• Selected passage

Elderly people have always been marginalised in NHS planning. But it's time to question what rationing and prioritising mean for older people, says Dorothy White

Any future system of long-term care for older people must be a combination of help to stay at home and the opportunity to go into a nursing home for the relatively few for whom this becomes necessary. The arrangements must be integrated and flexible, and the systems of payment must cover both.

Normal NHS planning is designed primarily for the younger population with healthier lives. We have never looked at what would be required to provide NHS care of equal value for older generations. The concept has been pushed out

of the way because it is overwhelming, and management words are being found to organise the task away.

What are these management words?

'Bottomless pits.' There will always be developments which seem bottomless. But these will always have compensating spin-offs. No pit need be bottomless just because at a particular moment one cannot see the bottom.

'Priorities and rationing.' Does this mean that younger people with longer chances of survival come first, that Viagra is more important than a year's survival for someone with terminal cancer? Look at the cost-benefits of hip operations, hitherto severely rationed and obtained after long delays, often in excruciating pain.

It is now considered virtuous for people to pay through BUPA or other schemes to make their own provision for early referrals. And to pay for their own minor operation outside the NHS. This is said to take pressure off the NHS. But look at the muddles which result and the effect on consultants' availability for working in hospitals, if extra sessions can be found. Yet middle England seems to think this is the pattern it should now follow.

• Excerpted records
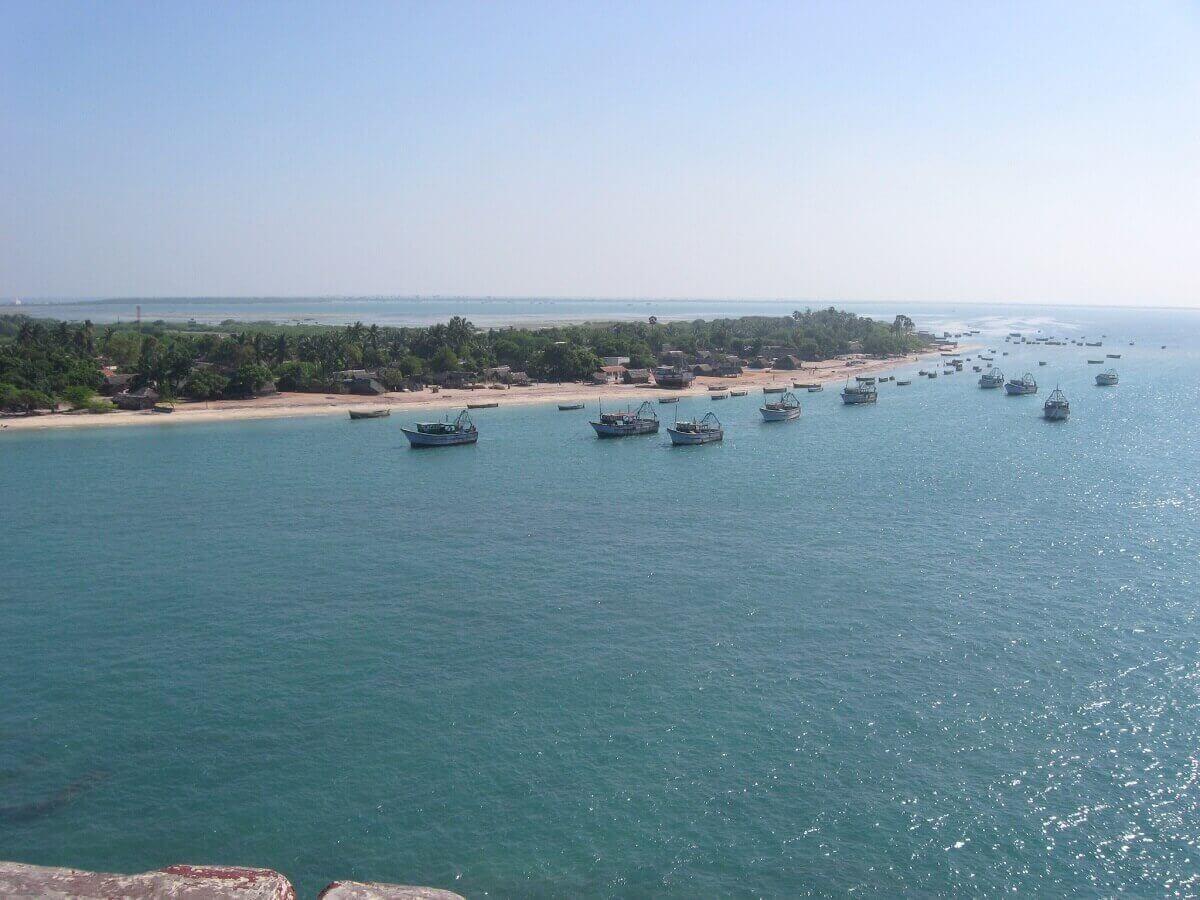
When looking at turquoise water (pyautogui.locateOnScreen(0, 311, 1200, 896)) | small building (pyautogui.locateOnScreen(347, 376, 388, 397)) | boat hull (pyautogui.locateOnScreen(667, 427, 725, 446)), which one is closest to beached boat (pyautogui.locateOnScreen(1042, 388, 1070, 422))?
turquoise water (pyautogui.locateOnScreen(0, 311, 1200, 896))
...
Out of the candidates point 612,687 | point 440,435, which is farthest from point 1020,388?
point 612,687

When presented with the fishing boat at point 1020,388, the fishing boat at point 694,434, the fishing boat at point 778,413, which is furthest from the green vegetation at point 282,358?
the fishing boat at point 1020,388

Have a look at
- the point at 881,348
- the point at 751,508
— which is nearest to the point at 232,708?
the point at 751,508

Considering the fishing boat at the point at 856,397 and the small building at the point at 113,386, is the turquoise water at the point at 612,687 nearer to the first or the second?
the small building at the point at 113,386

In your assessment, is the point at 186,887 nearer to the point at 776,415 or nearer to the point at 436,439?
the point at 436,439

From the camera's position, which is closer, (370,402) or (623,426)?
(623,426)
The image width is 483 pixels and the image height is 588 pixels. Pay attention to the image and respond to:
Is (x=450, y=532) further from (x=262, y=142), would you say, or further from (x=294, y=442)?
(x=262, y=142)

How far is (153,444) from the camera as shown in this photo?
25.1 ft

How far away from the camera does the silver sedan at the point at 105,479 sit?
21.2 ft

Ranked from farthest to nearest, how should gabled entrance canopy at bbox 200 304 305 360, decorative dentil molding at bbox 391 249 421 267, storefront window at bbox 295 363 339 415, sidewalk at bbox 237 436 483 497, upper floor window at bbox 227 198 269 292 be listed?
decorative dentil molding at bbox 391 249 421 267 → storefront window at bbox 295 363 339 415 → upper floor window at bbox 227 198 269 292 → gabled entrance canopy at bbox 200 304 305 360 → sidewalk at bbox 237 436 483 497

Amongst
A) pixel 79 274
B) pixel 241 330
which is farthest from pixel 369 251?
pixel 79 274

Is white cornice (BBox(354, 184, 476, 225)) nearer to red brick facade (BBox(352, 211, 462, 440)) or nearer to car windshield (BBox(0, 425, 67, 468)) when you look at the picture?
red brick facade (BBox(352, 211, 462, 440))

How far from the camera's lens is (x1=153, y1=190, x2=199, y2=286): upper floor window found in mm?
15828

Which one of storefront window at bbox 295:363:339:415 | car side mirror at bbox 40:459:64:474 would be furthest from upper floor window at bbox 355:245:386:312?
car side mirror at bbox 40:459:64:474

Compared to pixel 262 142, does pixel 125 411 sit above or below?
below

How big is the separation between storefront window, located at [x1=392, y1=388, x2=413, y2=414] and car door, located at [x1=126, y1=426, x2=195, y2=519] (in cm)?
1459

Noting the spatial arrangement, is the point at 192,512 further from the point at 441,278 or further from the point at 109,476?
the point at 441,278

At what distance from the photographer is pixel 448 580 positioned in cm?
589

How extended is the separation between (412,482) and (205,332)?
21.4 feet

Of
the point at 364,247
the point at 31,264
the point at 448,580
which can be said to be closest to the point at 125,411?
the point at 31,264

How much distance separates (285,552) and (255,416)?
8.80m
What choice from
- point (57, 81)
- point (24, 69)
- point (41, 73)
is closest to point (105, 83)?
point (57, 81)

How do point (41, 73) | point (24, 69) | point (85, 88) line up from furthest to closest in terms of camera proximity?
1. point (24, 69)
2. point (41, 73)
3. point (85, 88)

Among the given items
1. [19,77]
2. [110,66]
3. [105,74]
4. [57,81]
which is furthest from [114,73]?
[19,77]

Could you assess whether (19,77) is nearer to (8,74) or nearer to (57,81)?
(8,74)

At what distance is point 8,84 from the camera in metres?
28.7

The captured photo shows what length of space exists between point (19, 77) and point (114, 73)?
---
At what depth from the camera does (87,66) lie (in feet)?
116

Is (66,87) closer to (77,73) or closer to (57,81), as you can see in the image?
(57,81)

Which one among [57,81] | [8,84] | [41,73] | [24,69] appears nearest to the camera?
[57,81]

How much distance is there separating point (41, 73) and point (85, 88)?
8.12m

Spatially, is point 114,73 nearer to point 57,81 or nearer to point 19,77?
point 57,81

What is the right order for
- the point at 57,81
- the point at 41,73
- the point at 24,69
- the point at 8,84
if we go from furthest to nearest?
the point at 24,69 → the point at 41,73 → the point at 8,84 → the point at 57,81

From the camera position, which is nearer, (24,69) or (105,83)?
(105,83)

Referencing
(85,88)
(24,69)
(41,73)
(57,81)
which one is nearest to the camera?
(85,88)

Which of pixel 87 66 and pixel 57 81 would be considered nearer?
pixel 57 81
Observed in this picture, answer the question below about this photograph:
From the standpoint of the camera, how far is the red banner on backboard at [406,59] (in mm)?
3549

• Task requirements
Write the next part of the opinion piece on NHS care for older people, picking up right after its last sentence.

• Response for this exercise
Managing the NHS is one of the biggest managerial tasks in the country. Inevitably, there has to be experiment and change. But we seem to have reached a situation in which the language of priorities, rationing and the public-private partnership takes precedence. And behind all this is the concept of insurance.

The people doing this talking seem to be mostly those who have conveniently opted out in their 40s and 50s, always a bit sheepishly, by taking personal insurance. It means at this managerial level that they and their families can get swift care. It is easy for them to think impersonally, managerially. At a conference of health service administrators, I asked those who did not have access to private insurance to indicate. Very few did.

What does the language of priorities mean? Does it mean that having had cancer in 1966 followed by episodes treated by new techniques, it was not worth following up swiftly what turned out to be secondaries in my liver? My desperate daughters-in-law found the scan could be done immediately, albeit privately. But once in a private hospital more tests might be required and those could be prohibitively expensive. How ghastly for them to be put in this predicament.

But if prioritising and rationing is to be applied to older people, what should they know? The answer is everything. They should know what, why and how it operates. There should be no uncertainty, and the overall criteria should be national.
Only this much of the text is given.